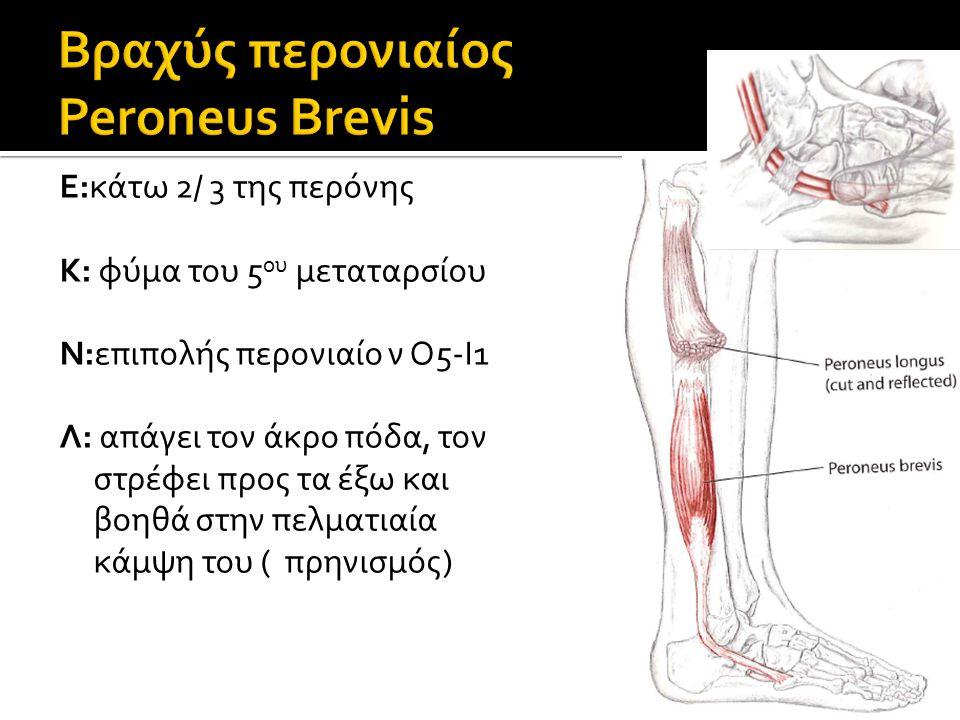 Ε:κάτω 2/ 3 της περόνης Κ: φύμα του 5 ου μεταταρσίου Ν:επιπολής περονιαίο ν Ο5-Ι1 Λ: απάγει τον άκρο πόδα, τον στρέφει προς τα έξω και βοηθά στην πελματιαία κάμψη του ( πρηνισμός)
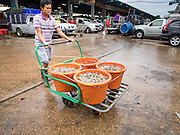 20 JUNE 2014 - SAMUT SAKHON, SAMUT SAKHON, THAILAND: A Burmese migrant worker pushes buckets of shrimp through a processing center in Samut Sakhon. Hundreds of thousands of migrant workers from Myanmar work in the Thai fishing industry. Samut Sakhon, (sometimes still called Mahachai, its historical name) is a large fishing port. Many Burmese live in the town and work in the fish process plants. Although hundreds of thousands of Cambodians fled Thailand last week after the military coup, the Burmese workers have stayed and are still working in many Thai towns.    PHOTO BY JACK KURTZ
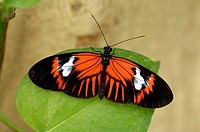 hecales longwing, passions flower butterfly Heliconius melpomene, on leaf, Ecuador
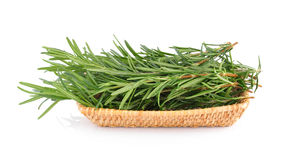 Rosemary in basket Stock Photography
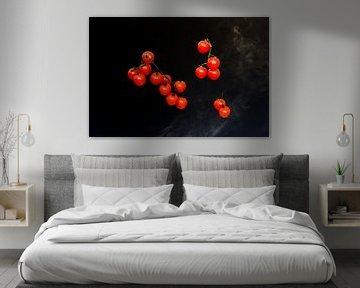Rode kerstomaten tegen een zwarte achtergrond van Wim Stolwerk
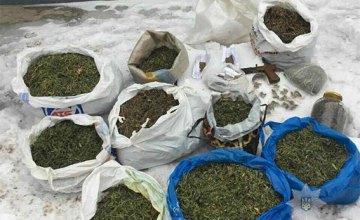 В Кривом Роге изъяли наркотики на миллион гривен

+ + + + + + +

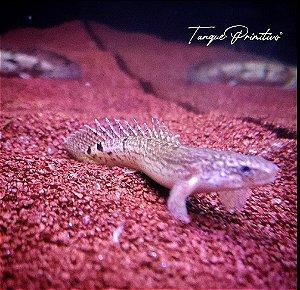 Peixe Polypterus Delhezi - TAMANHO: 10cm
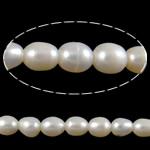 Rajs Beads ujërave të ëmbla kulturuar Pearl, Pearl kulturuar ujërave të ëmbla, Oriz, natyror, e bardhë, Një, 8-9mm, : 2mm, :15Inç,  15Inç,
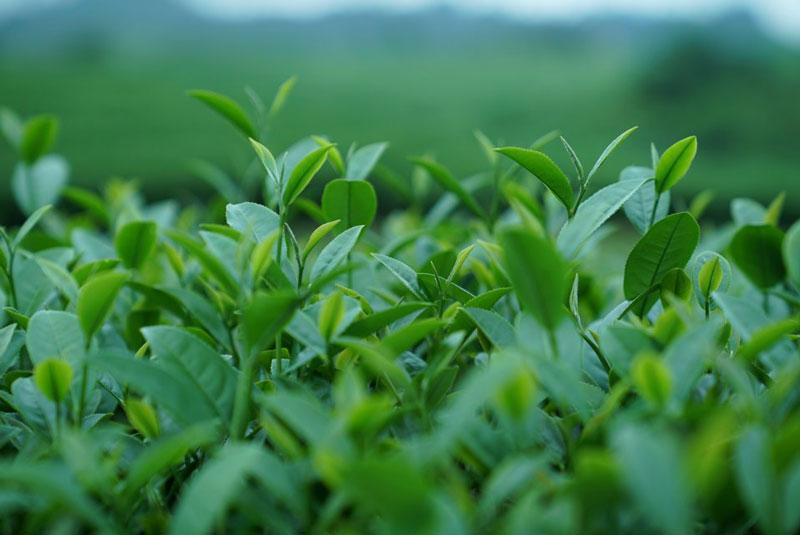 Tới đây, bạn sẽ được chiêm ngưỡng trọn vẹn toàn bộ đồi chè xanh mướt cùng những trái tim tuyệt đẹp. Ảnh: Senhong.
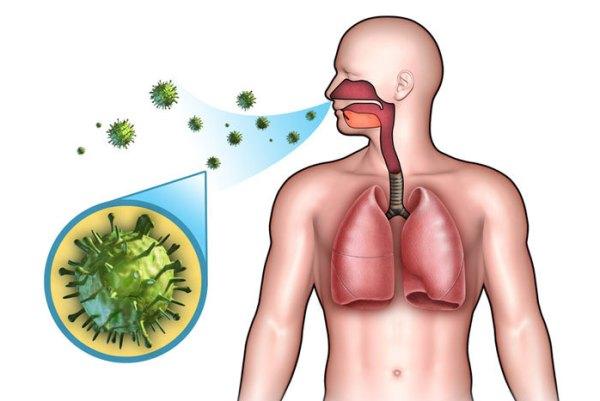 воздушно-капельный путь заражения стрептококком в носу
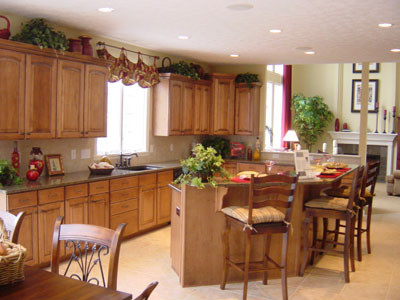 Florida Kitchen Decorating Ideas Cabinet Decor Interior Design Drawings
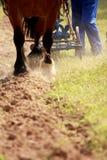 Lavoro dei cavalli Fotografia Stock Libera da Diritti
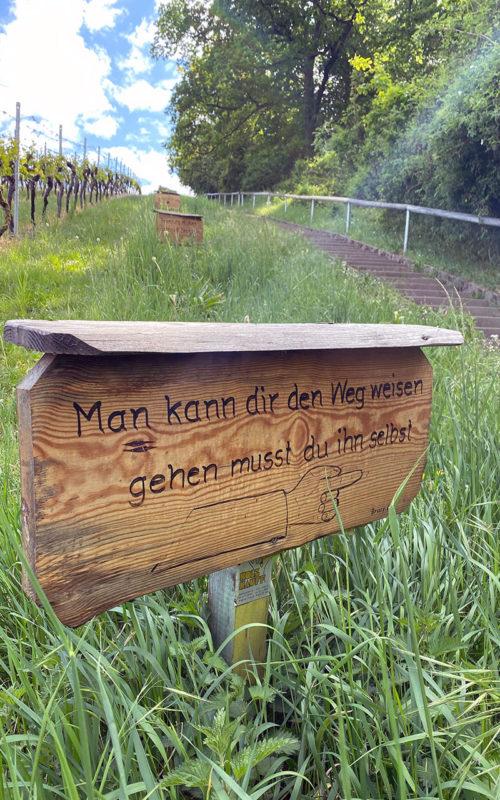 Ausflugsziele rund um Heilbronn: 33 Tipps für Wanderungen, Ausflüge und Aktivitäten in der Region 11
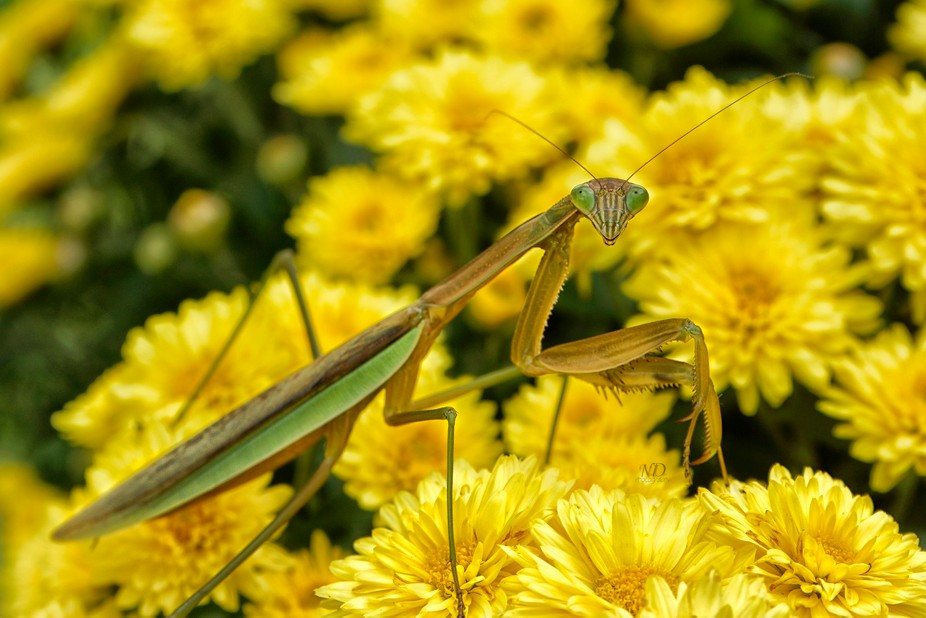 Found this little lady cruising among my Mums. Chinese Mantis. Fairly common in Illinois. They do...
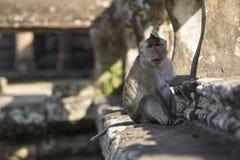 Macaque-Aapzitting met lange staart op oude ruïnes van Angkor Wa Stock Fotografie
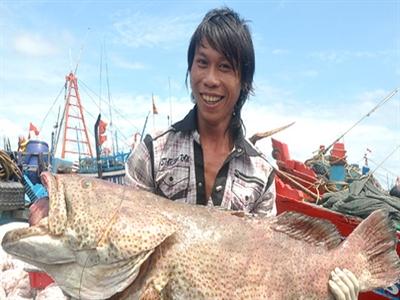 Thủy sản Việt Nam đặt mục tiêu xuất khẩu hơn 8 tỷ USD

+ + + + + + +

[Activity]:
Return, exactly as they stand, the lines above from the one with "Peixe Polypterus Delhezi - TAMANHO: 10cm" to the one with "Ausflugsziele rund um", omitting any pictures among them.

[Output below]:
 Peixe Polypterus Delhezi - TAMANHO: 10cm
 Rajs Beads ujërave të ëmbla kulturuar Pearl, Pearl kulturuar ujërave të ëmbla, Oriz, natyror, e bardhë, Një, 8-9mm, : 2mm, :15Inç,  15Inç,
 Tới đây, bạn sẽ được chiêm ngưỡng trọn vẹn toàn bộ đồi chè xanh mướt cùng những trái tim tuyệt đẹp. Ảnh: Senhong.
 воздушно-капельный путь заражения стрептококком в носу
 Florida Kitchen Decorating Ideas Cabinet Decor Interior Design Drawings
 Lavoro dei cavalli Fotografia Stock Libera da Diritti
 Ausflugsziele rund um Heilbronn: 33 Tipps für Wanderungen, Ausflüge und Aktivitäten in der Region 11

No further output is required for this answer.